02.23.23 | 9:30am | Light Hall 208 | Zoom
Colorectal cancer (CRC) is the second leading cause of cancer death in the United States, accounting for over 55,000 deaths in 2022. The primary cause of death in CRC is due to metastasis, the process in which cancer cells disseminate and colonize secondary sites in the body.

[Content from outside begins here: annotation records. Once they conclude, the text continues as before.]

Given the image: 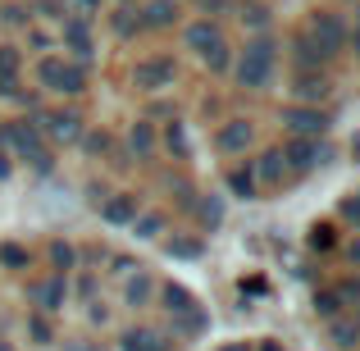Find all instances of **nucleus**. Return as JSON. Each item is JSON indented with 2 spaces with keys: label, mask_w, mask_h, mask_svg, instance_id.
<instances>
[{
  "label": "nucleus",
  "mask_w": 360,
  "mask_h": 351,
  "mask_svg": "<svg viewBox=\"0 0 360 351\" xmlns=\"http://www.w3.org/2000/svg\"><path fill=\"white\" fill-rule=\"evenodd\" d=\"M310 246H315V251H328V246H333V229H328V224H315V229H310Z\"/></svg>",
  "instance_id": "obj_26"
},
{
  "label": "nucleus",
  "mask_w": 360,
  "mask_h": 351,
  "mask_svg": "<svg viewBox=\"0 0 360 351\" xmlns=\"http://www.w3.org/2000/svg\"><path fill=\"white\" fill-rule=\"evenodd\" d=\"M123 351H169V338H160L155 328H128L123 333Z\"/></svg>",
  "instance_id": "obj_10"
},
{
  "label": "nucleus",
  "mask_w": 360,
  "mask_h": 351,
  "mask_svg": "<svg viewBox=\"0 0 360 351\" xmlns=\"http://www.w3.org/2000/svg\"><path fill=\"white\" fill-rule=\"evenodd\" d=\"M169 251H174V255H196L201 246H196V242H169Z\"/></svg>",
  "instance_id": "obj_33"
},
{
  "label": "nucleus",
  "mask_w": 360,
  "mask_h": 351,
  "mask_svg": "<svg viewBox=\"0 0 360 351\" xmlns=\"http://www.w3.org/2000/svg\"><path fill=\"white\" fill-rule=\"evenodd\" d=\"M27 333H32V338H37V343H41V347L51 343V324H46L41 315H27Z\"/></svg>",
  "instance_id": "obj_28"
},
{
  "label": "nucleus",
  "mask_w": 360,
  "mask_h": 351,
  "mask_svg": "<svg viewBox=\"0 0 360 351\" xmlns=\"http://www.w3.org/2000/svg\"><path fill=\"white\" fill-rule=\"evenodd\" d=\"M64 46H69L78 60H91V27H87V18H64Z\"/></svg>",
  "instance_id": "obj_8"
},
{
  "label": "nucleus",
  "mask_w": 360,
  "mask_h": 351,
  "mask_svg": "<svg viewBox=\"0 0 360 351\" xmlns=\"http://www.w3.org/2000/svg\"><path fill=\"white\" fill-rule=\"evenodd\" d=\"M132 151H137V155H150V151H155V132H150V123H137V128H132Z\"/></svg>",
  "instance_id": "obj_19"
},
{
  "label": "nucleus",
  "mask_w": 360,
  "mask_h": 351,
  "mask_svg": "<svg viewBox=\"0 0 360 351\" xmlns=\"http://www.w3.org/2000/svg\"><path fill=\"white\" fill-rule=\"evenodd\" d=\"M260 178H264V183H278V178H283V155H278V151H269V155L260 160Z\"/></svg>",
  "instance_id": "obj_20"
},
{
  "label": "nucleus",
  "mask_w": 360,
  "mask_h": 351,
  "mask_svg": "<svg viewBox=\"0 0 360 351\" xmlns=\"http://www.w3.org/2000/svg\"><path fill=\"white\" fill-rule=\"evenodd\" d=\"M23 18H27V9H14V5L5 9V23H23Z\"/></svg>",
  "instance_id": "obj_34"
},
{
  "label": "nucleus",
  "mask_w": 360,
  "mask_h": 351,
  "mask_svg": "<svg viewBox=\"0 0 360 351\" xmlns=\"http://www.w3.org/2000/svg\"><path fill=\"white\" fill-rule=\"evenodd\" d=\"M132 82H137L141 91H160V87H169L174 82V60H141L137 69H132Z\"/></svg>",
  "instance_id": "obj_7"
},
{
  "label": "nucleus",
  "mask_w": 360,
  "mask_h": 351,
  "mask_svg": "<svg viewBox=\"0 0 360 351\" xmlns=\"http://www.w3.org/2000/svg\"><path fill=\"white\" fill-rule=\"evenodd\" d=\"M297 96H301V101H324V96H328V78L301 73V78H297Z\"/></svg>",
  "instance_id": "obj_14"
},
{
  "label": "nucleus",
  "mask_w": 360,
  "mask_h": 351,
  "mask_svg": "<svg viewBox=\"0 0 360 351\" xmlns=\"http://www.w3.org/2000/svg\"><path fill=\"white\" fill-rule=\"evenodd\" d=\"M274 73V42L269 37H255L251 46H246L242 64H238V82L242 87H264Z\"/></svg>",
  "instance_id": "obj_3"
},
{
  "label": "nucleus",
  "mask_w": 360,
  "mask_h": 351,
  "mask_svg": "<svg viewBox=\"0 0 360 351\" xmlns=\"http://www.w3.org/2000/svg\"><path fill=\"white\" fill-rule=\"evenodd\" d=\"M0 264L23 269V264H27V251H23V246H14V242H5V246H0Z\"/></svg>",
  "instance_id": "obj_22"
},
{
  "label": "nucleus",
  "mask_w": 360,
  "mask_h": 351,
  "mask_svg": "<svg viewBox=\"0 0 360 351\" xmlns=\"http://www.w3.org/2000/svg\"><path fill=\"white\" fill-rule=\"evenodd\" d=\"M132 224H137V237H160V229H165L160 215H141V219H132Z\"/></svg>",
  "instance_id": "obj_24"
},
{
  "label": "nucleus",
  "mask_w": 360,
  "mask_h": 351,
  "mask_svg": "<svg viewBox=\"0 0 360 351\" xmlns=\"http://www.w3.org/2000/svg\"><path fill=\"white\" fill-rule=\"evenodd\" d=\"M51 260H55V269H69L73 264V246L69 242H51Z\"/></svg>",
  "instance_id": "obj_25"
},
{
  "label": "nucleus",
  "mask_w": 360,
  "mask_h": 351,
  "mask_svg": "<svg viewBox=\"0 0 360 351\" xmlns=\"http://www.w3.org/2000/svg\"><path fill=\"white\" fill-rule=\"evenodd\" d=\"M229 187H233V196H242V201H251V196H255V174H251V169H229Z\"/></svg>",
  "instance_id": "obj_16"
},
{
  "label": "nucleus",
  "mask_w": 360,
  "mask_h": 351,
  "mask_svg": "<svg viewBox=\"0 0 360 351\" xmlns=\"http://www.w3.org/2000/svg\"><path fill=\"white\" fill-rule=\"evenodd\" d=\"M333 343L338 347H356L360 343V324L356 319H333Z\"/></svg>",
  "instance_id": "obj_18"
},
{
  "label": "nucleus",
  "mask_w": 360,
  "mask_h": 351,
  "mask_svg": "<svg viewBox=\"0 0 360 351\" xmlns=\"http://www.w3.org/2000/svg\"><path fill=\"white\" fill-rule=\"evenodd\" d=\"M260 351H283V347L274 343V338H264V343H260Z\"/></svg>",
  "instance_id": "obj_36"
},
{
  "label": "nucleus",
  "mask_w": 360,
  "mask_h": 351,
  "mask_svg": "<svg viewBox=\"0 0 360 351\" xmlns=\"http://www.w3.org/2000/svg\"><path fill=\"white\" fill-rule=\"evenodd\" d=\"M174 18H178V5H174V0H150L141 23H146V27H169Z\"/></svg>",
  "instance_id": "obj_13"
},
{
  "label": "nucleus",
  "mask_w": 360,
  "mask_h": 351,
  "mask_svg": "<svg viewBox=\"0 0 360 351\" xmlns=\"http://www.w3.org/2000/svg\"><path fill=\"white\" fill-rule=\"evenodd\" d=\"M41 128H46V137H55V141H78L82 137V119L78 115H46Z\"/></svg>",
  "instance_id": "obj_9"
},
{
  "label": "nucleus",
  "mask_w": 360,
  "mask_h": 351,
  "mask_svg": "<svg viewBox=\"0 0 360 351\" xmlns=\"http://www.w3.org/2000/svg\"><path fill=\"white\" fill-rule=\"evenodd\" d=\"M187 46H192V51L201 55V60L210 64L214 73H224V69H229V46H224V32L210 23V18H201V23H192V27H187Z\"/></svg>",
  "instance_id": "obj_2"
},
{
  "label": "nucleus",
  "mask_w": 360,
  "mask_h": 351,
  "mask_svg": "<svg viewBox=\"0 0 360 351\" xmlns=\"http://www.w3.org/2000/svg\"><path fill=\"white\" fill-rule=\"evenodd\" d=\"M356 55H360V14H356Z\"/></svg>",
  "instance_id": "obj_39"
},
{
  "label": "nucleus",
  "mask_w": 360,
  "mask_h": 351,
  "mask_svg": "<svg viewBox=\"0 0 360 351\" xmlns=\"http://www.w3.org/2000/svg\"><path fill=\"white\" fill-rule=\"evenodd\" d=\"M246 141H251V128H246V123H242V119H233V123H229V128H224V132H219V146H224V151H242V146H246Z\"/></svg>",
  "instance_id": "obj_15"
},
{
  "label": "nucleus",
  "mask_w": 360,
  "mask_h": 351,
  "mask_svg": "<svg viewBox=\"0 0 360 351\" xmlns=\"http://www.w3.org/2000/svg\"><path fill=\"white\" fill-rule=\"evenodd\" d=\"M101 215H105L110 224H128V219H137V196H132V192L110 196V201L101 205Z\"/></svg>",
  "instance_id": "obj_12"
},
{
  "label": "nucleus",
  "mask_w": 360,
  "mask_h": 351,
  "mask_svg": "<svg viewBox=\"0 0 360 351\" xmlns=\"http://www.w3.org/2000/svg\"><path fill=\"white\" fill-rule=\"evenodd\" d=\"M37 78H41V87L64 91V96H78V91L87 87V73H82V64H78V60H64V55H46V60L37 64Z\"/></svg>",
  "instance_id": "obj_1"
},
{
  "label": "nucleus",
  "mask_w": 360,
  "mask_h": 351,
  "mask_svg": "<svg viewBox=\"0 0 360 351\" xmlns=\"http://www.w3.org/2000/svg\"><path fill=\"white\" fill-rule=\"evenodd\" d=\"M283 123H288L297 137H324L328 115H324V110H315V106H292L288 115H283Z\"/></svg>",
  "instance_id": "obj_6"
},
{
  "label": "nucleus",
  "mask_w": 360,
  "mask_h": 351,
  "mask_svg": "<svg viewBox=\"0 0 360 351\" xmlns=\"http://www.w3.org/2000/svg\"><path fill=\"white\" fill-rule=\"evenodd\" d=\"M14 69H18V51L14 46H0V78H14Z\"/></svg>",
  "instance_id": "obj_27"
},
{
  "label": "nucleus",
  "mask_w": 360,
  "mask_h": 351,
  "mask_svg": "<svg viewBox=\"0 0 360 351\" xmlns=\"http://www.w3.org/2000/svg\"><path fill=\"white\" fill-rule=\"evenodd\" d=\"M347 255H352V264H360V237H356L352 246H347Z\"/></svg>",
  "instance_id": "obj_35"
},
{
  "label": "nucleus",
  "mask_w": 360,
  "mask_h": 351,
  "mask_svg": "<svg viewBox=\"0 0 360 351\" xmlns=\"http://www.w3.org/2000/svg\"><path fill=\"white\" fill-rule=\"evenodd\" d=\"M32 297L41 301V310H60V301H64V279H51V283H41V288H37Z\"/></svg>",
  "instance_id": "obj_17"
},
{
  "label": "nucleus",
  "mask_w": 360,
  "mask_h": 351,
  "mask_svg": "<svg viewBox=\"0 0 360 351\" xmlns=\"http://www.w3.org/2000/svg\"><path fill=\"white\" fill-rule=\"evenodd\" d=\"M219 219H224V205L219 201H201V224H210V229H214Z\"/></svg>",
  "instance_id": "obj_30"
},
{
  "label": "nucleus",
  "mask_w": 360,
  "mask_h": 351,
  "mask_svg": "<svg viewBox=\"0 0 360 351\" xmlns=\"http://www.w3.org/2000/svg\"><path fill=\"white\" fill-rule=\"evenodd\" d=\"M160 297H165V310H169V315H178V319L196 315V297H192L187 288H178V283H169V288L160 292Z\"/></svg>",
  "instance_id": "obj_11"
},
{
  "label": "nucleus",
  "mask_w": 360,
  "mask_h": 351,
  "mask_svg": "<svg viewBox=\"0 0 360 351\" xmlns=\"http://www.w3.org/2000/svg\"><path fill=\"white\" fill-rule=\"evenodd\" d=\"M338 292V301H342V306H352V301H360V279H347L342 288H333Z\"/></svg>",
  "instance_id": "obj_29"
},
{
  "label": "nucleus",
  "mask_w": 360,
  "mask_h": 351,
  "mask_svg": "<svg viewBox=\"0 0 360 351\" xmlns=\"http://www.w3.org/2000/svg\"><path fill=\"white\" fill-rule=\"evenodd\" d=\"M283 160H288L292 169H301V174H310V169H319V165H328V141L324 137H297V141H288V151H278Z\"/></svg>",
  "instance_id": "obj_4"
},
{
  "label": "nucleus",
  "mask_w": 360,
  "mask_h": 351,
  "mask_svg": "<svg viewBox=\"0 0 360 351\" xmlns=\"http://www.w3.org/2000/svg\"><path fill=\"white\" fill-rule=\"evenodd\" d=\"M342 42H347V32H342V23H338L333 14H315L310 18V46H315L324 60L342 51Z\"/></svg>",
  "instance_id": "obj_5"
},
{
  "label": "nucleus",
  "mask_w": 360,
  "mask_h": 351,
  "mask_svg": "<svg viewBox=\"0 0 360 351\" xmlns=\"http://www.w3.org/2000/svg\"><path fill=\"white\" fill-rule=\"evenodd\" d=\"M315 310L324 319H338V310H342V301H338V292H315Z\"/></svg>",
  "instance_id": "obj_21"
},
{
  "label": "nucleus",
  "mask_w": 360,
  "mask_h": 351,
  "mask_svg": "<svg viewBox=\"0 0 360 351\" xmlns=\"http://www.w3.org/2000/svg\"><path fill=\"white\" fill-rule=\"evenodd\" d=\"M146 297H150V279H146V274H137V279L128 283V301H132V306H141Z\"/></svg>",
  "instance_id": "obj_23"
},
{
  "label": "nucleus",
  "mask_w": 360,
  "mask_h": 351,
  "mask_svg": "<svg viewBox=\"0 0 360 351\" xmlns=\"http://www.w3.org/2000/svg\"><path fill=\"white\" fill-rule=\"evenodd\" d=\"M165 137H169V146H178V151H187V137H183V128H178V123H174V128H169V132H165Z\"/></svg>",
  "instance_id": "obj_32"
},
{
  "label": "nucleus",
  "mask_w": 360,
  "mask_h": 351,
  "mask_svg": "<svg viewBox=\"0 0 360 351\" xmlns=\"http://www.w3.org/2000/svg\"><path fill=\"white\" fill-rule=\"evenodd\" d=\"M0 178H9V155H0Z\"/></svg>",
  "instance_id": "obj_37"
},
{
  "label": "nucleus",
  "mask_w": 360,
  "mask_h": 351,
  "mask_svg": "<svg viewBox=\"0 0 360 351\" xmlns=\"http://www.w3.org/2000/svg\"><path fill=\"white\" fill-rule=\"evenodd\" d=\"M297 60H301V64H315V60H324V55H319L315 46H310L306 37H301V42H297Z\"/></svg>",
  "instance_id": "obj_31"
},
{
  "label": "nucleus",
  "mask_w": 360,
  "mask_h": 351,
  "mask_svg": "<svg viewBox=\"0 0 360 351\" xmlns=\"http://www.w3.org/2000/svg\"><path fill=\"white\" fill-rule=\"evenodd\" d=\"M224 351H251V347H246V343H233V347H224Z\"/></svg>",
  "instance_id": "obj_38"
}]
</instances>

Patients with metastatic CRC have only a 15% 5-year survival, making it one of the most lethal metastatic cancers. This emphasizes the need for more effective anti-metastatic treatments beyond frontline chemotherapy. Tumor Necrosis Factor-alpha related apoptosis inducing ligand (TRAIL) is a protein that initiates apoptosis (programmed cell death) in cells via the binding of transmembrane death receptors. Previous studies have demonstrated TRAIL’s ability to selectively kill cancer cells while sparing healthy cells. This dissertation investigates the use of TRAIL and TRAIL-conjugated nanoparticles as treatments for metastatic CRC. The first part of this dissertation presents the discovery that CRC cells resistant to oxaliplatin chemotherapy become more sensitive to TRAIL-mediated cell death, an unexpected observation. This increased sensitivity is due to augmented death receptor 4 (DR4) localization within tightly packed, cholesterol-enriched regions in the cell membrane known as lipid rafts. This mechanism of DR4 translocation into lipid rafts within oxaliplatin-resistant cells is discovered to be through increased palmitoylation of DR4. Using this knowledge, blood samples from metastatic oxaliplatin-resistant CRC patients were treated with TRAIL-conjugated liposomes, reducing circulating tumor cell viability by 57%. The second part of this work found that metastatic cells are more resistant to fluid shear stress-mediated effects than cells isolated from the primary tumor of the same patient. Additionally, activation of the mechanosensitive ion channel Piezo1 sensitizes CRC cells to TRAIL-mediated cell death via the influx of calcium. The final part of this dissertation establishes a syngeneic orthotopic mouse model of CRC metastasis, laying the groundwork for future in vivo treatment studies with TRAIL-conjugated liposomes. Overall, the studies within this dissertation provide evidence that TRAIL and TRAIL-conjugated nanoparticles can be used to kill chemoresistant and metastatic cancer cells in static environments and the circulation, prompting further preclinical studies.